The couple were making an eight-hour journey by car from their home in Melbourne, Victoria, to the far north-west of New South Wales where they were due to start work shearing sheep. Mr Raudino is a sheep shearing contractor.

Kelly said that, at around 5.30am on Sunday, the couple had "a bit of an argument" in the car about 100km west of the isolated community of Wanaaring, which has a population of about 75.

She got out of the car and walked into the bush with her three-month-old shitzu maltese dog Charlie to cool down.

But when she turned around she had no idea where the car was.

"Everything looked exactly the same," Kelly, speaking to the Irish Independent from Bourke Hospital where she is recovering, said yesterday.

Mr Raudino reported her missing soon after, sparking a search involving local farm hands and police, who had to travel large distances to assist.

In total Kelly estimated that she walked for around eight hours, having lost one shoe, and wearing only a T-shirt and shorts.

She followed a fence hoping that it would lead her to civilisation but, eventually, with no food or drinking water, she rested under a tree.

"My eyes were playing tricks on me. I would think I had seen groups of people looking for me but really it would be a group of emus.

"I would call out for my boyfriend and think I heard people calling back, but it would really be birds.

"I was sure I was going to be bitten by a snake, I don't know how it didn't happen," she added.

Kelly came across kangaroos, a giant snake pit and other animals as she wandered in the inhospitable outback of New South Wales.

In the end, it was Charlie who helped keep Kelly's mind focused. "I didn't care about myself; I just wanted to make sure my dog was all right," Kelly said.

At one stage she noticed that a predatory bird, understood to have been a wedge-tailed eagle, was stalking the dog and made certain to shelter him.

With sticks that she had gathered, she made an "SOS" sign on the ground before she rested under the tree.

Shortly before 5pm she spotted a plane that had been dispatched as part of the search effort.
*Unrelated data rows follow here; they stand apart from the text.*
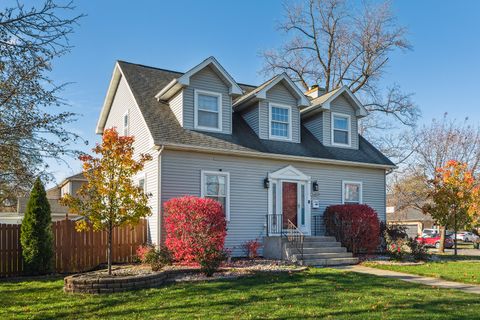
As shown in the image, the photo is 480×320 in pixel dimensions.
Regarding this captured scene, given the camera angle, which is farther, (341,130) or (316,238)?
(341,130)

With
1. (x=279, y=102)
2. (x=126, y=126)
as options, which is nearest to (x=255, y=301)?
(x=279, y=102)

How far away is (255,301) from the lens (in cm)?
795

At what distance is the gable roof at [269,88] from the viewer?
16.0 m

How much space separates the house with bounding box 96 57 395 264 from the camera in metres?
14.2

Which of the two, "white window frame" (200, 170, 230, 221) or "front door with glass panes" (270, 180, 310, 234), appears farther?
"front door with glass panes" (270, 180, 310, 234)

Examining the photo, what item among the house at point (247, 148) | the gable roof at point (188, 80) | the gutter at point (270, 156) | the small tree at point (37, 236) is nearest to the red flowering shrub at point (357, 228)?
the house at point (247, 148)

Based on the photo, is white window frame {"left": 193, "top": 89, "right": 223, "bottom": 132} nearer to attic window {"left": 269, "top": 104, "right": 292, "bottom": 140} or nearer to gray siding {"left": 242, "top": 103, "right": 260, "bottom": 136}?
gray siding {"left": 242, "top": 103, "right": 260, "bottom": 136}

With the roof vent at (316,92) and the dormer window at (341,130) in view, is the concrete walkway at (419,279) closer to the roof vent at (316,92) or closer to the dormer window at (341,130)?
the dormer window at (341,130)

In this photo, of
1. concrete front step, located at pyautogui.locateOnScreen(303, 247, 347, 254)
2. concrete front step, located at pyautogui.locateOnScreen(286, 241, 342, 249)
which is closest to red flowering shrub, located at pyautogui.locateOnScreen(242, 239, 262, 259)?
concrete front step, located at pyautogui.locateOnScreen(286, 241, 342, 249)

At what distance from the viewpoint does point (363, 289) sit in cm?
915

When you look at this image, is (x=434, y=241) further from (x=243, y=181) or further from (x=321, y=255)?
(x=243, y=181)

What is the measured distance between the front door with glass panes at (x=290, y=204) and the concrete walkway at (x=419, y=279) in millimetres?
3409

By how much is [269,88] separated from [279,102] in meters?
0.81

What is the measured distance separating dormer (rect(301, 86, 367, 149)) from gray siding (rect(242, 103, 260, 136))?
265 cm
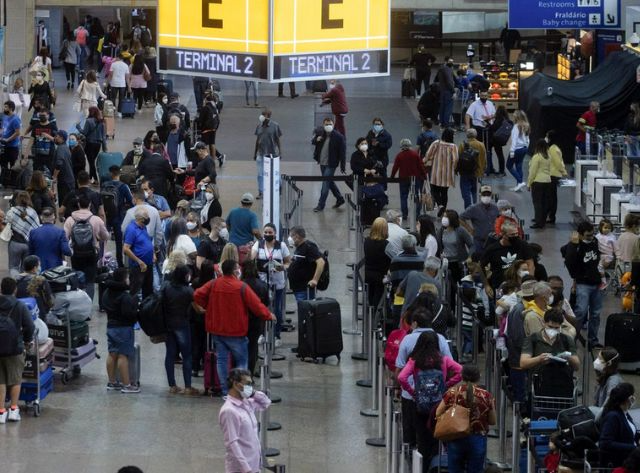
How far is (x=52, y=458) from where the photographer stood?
45.6 feet

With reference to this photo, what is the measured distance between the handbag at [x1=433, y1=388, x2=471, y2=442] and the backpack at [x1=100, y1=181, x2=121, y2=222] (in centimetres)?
952

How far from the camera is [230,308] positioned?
49.6ft

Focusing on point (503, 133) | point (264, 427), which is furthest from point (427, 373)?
point (503, 133)

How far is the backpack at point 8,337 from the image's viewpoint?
14297 millimetres

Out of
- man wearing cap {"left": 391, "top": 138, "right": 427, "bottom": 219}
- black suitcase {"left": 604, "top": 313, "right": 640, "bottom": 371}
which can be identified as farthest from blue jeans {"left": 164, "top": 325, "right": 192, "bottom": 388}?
man wearing cap {"left": 391, "top": 138, "right": 427, "bottom": 219}

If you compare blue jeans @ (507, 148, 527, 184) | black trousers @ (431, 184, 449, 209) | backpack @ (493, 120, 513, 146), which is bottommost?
black trousers @ (431, 184, 449, 209)

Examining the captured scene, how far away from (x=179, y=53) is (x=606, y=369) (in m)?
4.43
She took off her T-shirt, placed it on a stick and began waving it in the air.

When she was spotted by the plane she was only 3.5km from where she was last seen.

Kelly will remain in Bourke Hospital until Sunday at the earliest. She is being treated for severe sunburn and dehydration. Her feet are also in bandages after she was forced to walk with just one shoe.

Both she and Charlie are expected to make a full recovery.